Command line: Record and replay PtP/MTP USB devices

  • Connect your digital camera, mobile phone, or other device which supports PtP or MTP, and locate it in lsusb. For example

    Bus 001 Device 012: ID 0fce:0166 Sony Ericsson Xperia Mini Pro

  • Dump the sysfs device and udev properties:

    $ umockdev-record /dev/bus/usb/001/012 > mobile.umockdev

  • Now record the dynamic behaviour (i. e. usbfs ioctls) of various operations. You can store multiple different operations in the same file, which will share the common communication between them. For example:

    $ umockdev-record --ioctl mobile.ioctl /dev/bus/usb/001/012 mtp-detect
    $ umockdev-record --ioctl mobile.ioctl /dev/bus/usb/001/012 mtp-emptyfolders

  • Now you can disconnect your device, and run the same operations in a mocked testbed. Please note that /dev/bus/usb/001/012 merely echoes what is in mobile.umockdev and it is independent of what is actually in the real /dev directory. You can rename that device in the generated *.umockdev files and on the command line.
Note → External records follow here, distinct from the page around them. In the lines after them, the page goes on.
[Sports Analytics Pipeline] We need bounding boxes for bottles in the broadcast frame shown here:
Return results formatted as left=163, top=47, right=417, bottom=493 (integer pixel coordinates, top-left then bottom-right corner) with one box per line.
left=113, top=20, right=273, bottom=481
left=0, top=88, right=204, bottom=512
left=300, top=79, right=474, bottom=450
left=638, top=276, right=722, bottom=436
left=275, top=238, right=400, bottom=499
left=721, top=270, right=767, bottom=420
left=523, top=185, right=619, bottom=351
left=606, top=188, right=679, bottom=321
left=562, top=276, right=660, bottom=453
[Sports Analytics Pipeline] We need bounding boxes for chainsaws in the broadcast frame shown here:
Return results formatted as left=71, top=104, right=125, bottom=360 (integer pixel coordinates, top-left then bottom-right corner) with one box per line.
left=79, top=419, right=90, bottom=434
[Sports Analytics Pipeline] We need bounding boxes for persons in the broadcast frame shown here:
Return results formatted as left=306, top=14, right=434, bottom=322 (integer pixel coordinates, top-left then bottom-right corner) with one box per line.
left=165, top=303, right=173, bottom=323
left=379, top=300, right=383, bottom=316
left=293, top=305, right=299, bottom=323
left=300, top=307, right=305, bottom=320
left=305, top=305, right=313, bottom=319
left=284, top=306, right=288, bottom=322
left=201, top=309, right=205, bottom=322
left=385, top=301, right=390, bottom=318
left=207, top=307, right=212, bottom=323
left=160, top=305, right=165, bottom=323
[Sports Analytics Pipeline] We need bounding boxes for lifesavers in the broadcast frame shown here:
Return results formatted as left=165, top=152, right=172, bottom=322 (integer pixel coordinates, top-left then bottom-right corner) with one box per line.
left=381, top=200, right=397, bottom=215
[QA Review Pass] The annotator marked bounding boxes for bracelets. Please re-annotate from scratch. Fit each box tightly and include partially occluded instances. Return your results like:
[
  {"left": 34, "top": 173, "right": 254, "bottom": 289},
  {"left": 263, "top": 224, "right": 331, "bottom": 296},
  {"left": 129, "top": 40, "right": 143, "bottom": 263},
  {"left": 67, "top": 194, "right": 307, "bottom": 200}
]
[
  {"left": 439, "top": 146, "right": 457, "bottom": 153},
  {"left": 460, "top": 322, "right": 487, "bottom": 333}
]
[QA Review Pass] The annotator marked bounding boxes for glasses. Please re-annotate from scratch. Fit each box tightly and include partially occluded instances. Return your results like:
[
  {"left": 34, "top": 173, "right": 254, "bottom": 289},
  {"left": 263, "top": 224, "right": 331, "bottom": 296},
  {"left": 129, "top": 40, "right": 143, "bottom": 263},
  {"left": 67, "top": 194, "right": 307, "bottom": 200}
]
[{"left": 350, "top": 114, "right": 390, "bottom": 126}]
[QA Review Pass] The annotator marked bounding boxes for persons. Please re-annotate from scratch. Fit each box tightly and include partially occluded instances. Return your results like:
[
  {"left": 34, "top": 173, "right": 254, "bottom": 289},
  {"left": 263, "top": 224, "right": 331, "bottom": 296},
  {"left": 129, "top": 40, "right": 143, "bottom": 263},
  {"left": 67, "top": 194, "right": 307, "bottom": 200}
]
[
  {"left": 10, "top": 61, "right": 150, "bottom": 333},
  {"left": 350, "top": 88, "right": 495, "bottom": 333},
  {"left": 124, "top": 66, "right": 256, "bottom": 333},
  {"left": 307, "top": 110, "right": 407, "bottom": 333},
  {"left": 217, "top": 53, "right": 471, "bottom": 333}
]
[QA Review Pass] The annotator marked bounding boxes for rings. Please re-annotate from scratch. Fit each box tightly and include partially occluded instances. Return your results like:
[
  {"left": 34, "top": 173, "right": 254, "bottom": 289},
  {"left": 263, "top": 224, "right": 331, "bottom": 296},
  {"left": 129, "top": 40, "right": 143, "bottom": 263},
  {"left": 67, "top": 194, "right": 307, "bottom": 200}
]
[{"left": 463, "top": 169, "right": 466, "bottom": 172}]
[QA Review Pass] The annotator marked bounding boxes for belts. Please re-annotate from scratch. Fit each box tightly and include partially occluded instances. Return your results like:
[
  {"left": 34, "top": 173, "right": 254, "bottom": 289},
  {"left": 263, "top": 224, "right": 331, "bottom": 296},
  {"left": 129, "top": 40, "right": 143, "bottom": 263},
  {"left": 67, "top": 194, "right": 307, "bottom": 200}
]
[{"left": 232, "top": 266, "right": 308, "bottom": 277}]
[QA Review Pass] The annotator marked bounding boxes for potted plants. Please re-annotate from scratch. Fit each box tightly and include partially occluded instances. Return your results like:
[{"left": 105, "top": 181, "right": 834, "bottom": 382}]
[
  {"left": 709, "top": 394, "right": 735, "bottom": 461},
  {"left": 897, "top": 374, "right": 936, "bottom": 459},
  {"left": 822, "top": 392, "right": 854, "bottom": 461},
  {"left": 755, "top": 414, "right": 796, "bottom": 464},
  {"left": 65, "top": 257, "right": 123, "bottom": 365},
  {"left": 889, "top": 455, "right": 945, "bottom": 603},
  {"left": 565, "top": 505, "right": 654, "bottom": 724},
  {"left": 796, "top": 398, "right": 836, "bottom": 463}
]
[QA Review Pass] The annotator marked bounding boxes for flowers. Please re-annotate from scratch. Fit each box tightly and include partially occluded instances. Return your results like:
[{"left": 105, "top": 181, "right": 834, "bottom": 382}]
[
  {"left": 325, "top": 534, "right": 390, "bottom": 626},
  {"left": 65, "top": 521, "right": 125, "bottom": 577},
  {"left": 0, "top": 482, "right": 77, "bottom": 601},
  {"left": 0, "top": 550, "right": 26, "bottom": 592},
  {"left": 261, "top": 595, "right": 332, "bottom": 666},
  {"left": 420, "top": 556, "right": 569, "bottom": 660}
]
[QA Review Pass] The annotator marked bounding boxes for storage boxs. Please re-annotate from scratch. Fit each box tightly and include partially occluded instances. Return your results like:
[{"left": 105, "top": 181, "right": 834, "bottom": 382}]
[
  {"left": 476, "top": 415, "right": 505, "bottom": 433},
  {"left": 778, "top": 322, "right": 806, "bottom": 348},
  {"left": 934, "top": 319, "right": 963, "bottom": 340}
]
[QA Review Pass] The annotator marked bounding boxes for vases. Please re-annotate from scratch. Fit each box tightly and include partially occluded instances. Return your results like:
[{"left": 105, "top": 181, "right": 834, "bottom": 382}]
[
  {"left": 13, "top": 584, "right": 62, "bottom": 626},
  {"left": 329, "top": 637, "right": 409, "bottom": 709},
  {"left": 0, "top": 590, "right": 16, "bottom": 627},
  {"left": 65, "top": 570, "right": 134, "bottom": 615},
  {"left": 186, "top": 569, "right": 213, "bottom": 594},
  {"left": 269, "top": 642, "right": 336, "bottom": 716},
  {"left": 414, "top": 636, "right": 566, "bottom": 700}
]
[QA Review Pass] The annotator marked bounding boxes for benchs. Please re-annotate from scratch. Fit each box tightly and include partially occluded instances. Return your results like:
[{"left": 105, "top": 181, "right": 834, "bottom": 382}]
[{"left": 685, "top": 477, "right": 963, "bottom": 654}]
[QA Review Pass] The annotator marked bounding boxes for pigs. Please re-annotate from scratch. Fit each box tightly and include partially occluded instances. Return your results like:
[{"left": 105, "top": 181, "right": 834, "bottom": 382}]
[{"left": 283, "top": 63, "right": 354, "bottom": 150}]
    $ umockdev-run --load mobile.umockdev --ioctl /dev/bus/usb/001/012=mobile.ioctl mtp-detect
    $ umockdev-run --load mobile.umockdev --ioctl /dev/bus/usb/001/012=mobile.ioctl mtp-emptyfolders

Note that if your *.ioctl files get too large for some purpose, you can xz-compress them.

Development

Authors

Martin Pitt <martin.pitt@ubuntu.com>

License

Copyright (C) 2012 - 2013 Canonical Ltd.

umockdev is free software; you can redistribute it and/or modify it under the terms of the GNU Lesser General Public License as published by the Free Software Foundation; either version 2.1 of the License, or (at your option) any later version.

umockdev is distributed in the hope that it will be useful, but WITHOUT ANY WARRANTY; without even the implied warranty of MERCHANTABILITY or FITNESS FOR A PARTICULAR PURPOSE. See the GNU Lesser General Public License for more details.